Materials provided >>
***

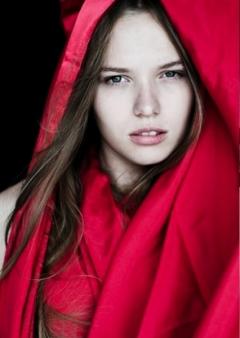 Olga_GorgeousGroup_3--.jpg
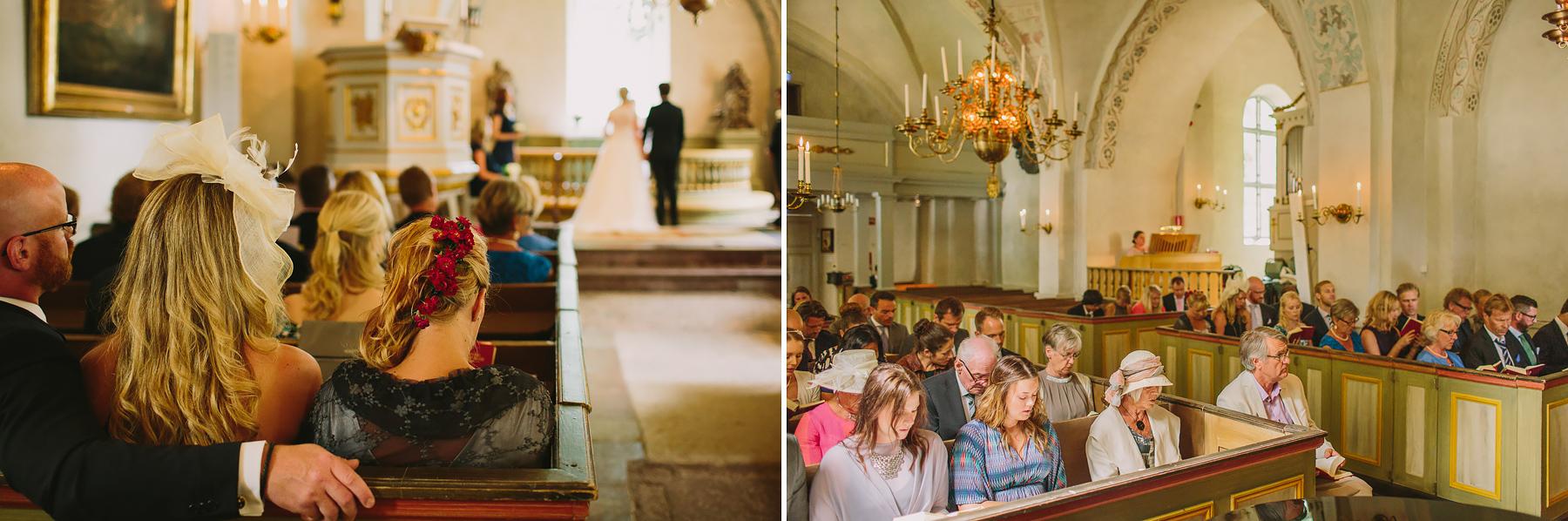 gäster på bröllop i kyrkan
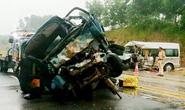 Xe đón dâu tai nạn trên cao tốc Nội Bài-Lào Cai, 11 người thương vong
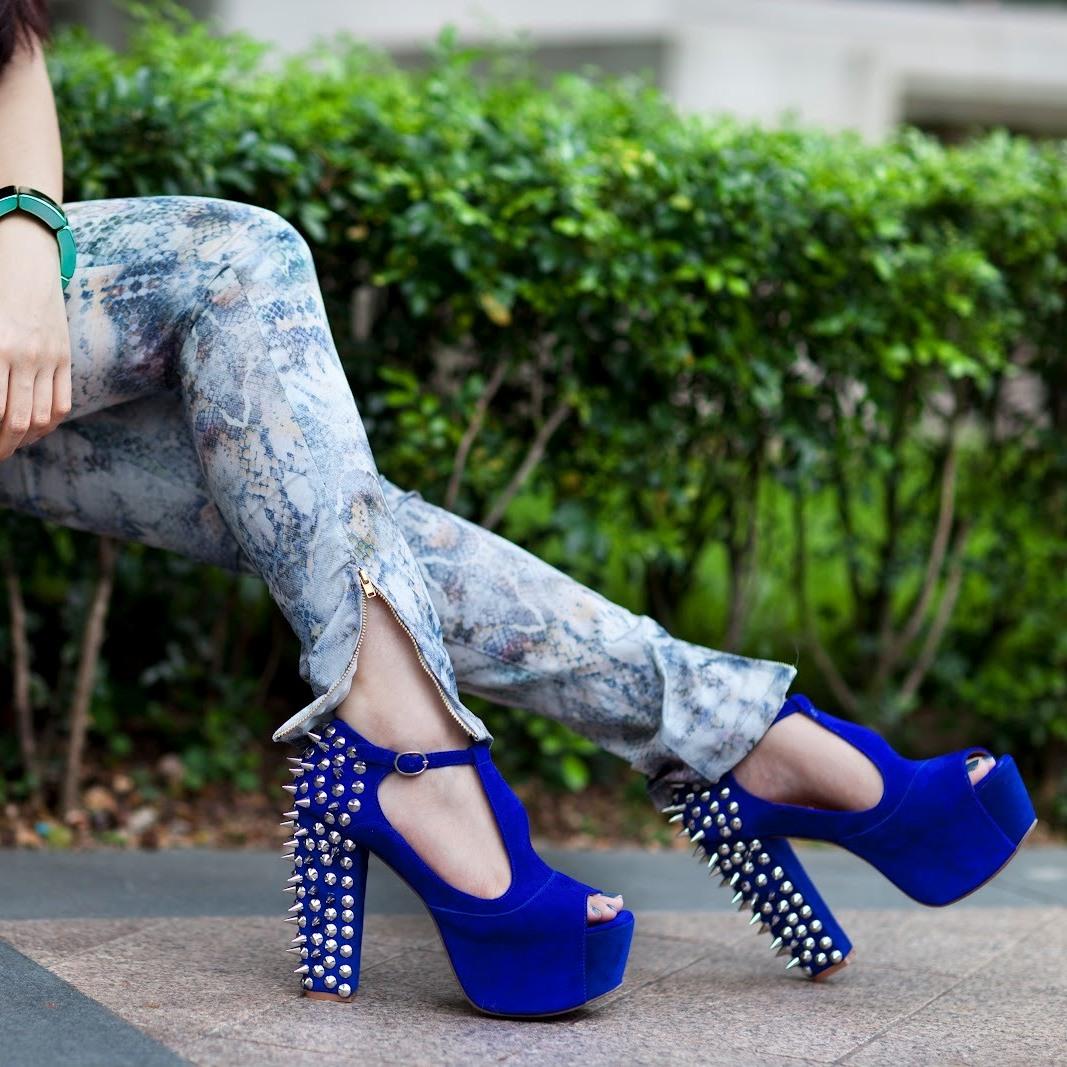 Ботинки с шипами фото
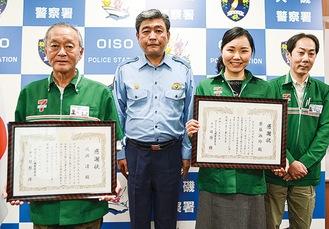 左から成瀬さん、日原署長、齋藤さん、沼倉敏久副店長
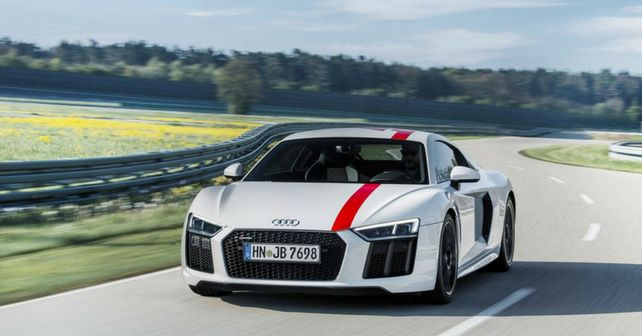 Audi has presented the R8 RWD modification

***

Task goal >> Type out all the records verbatim, minus images.

Written solution >>
 Olga_GorgeousGroup_3--.jpg
 gäster på bröllop i kyrkan
 Xe đón dâu tai nạn trên cao tốc Nội Bài-Lào Cai, 11 người thương vong
 Ботинки с шипами фото
 左から成瀬さん、日原署長、齋藤さん、沼倉敏久副店長
 Audi has presented the R8 RWD modification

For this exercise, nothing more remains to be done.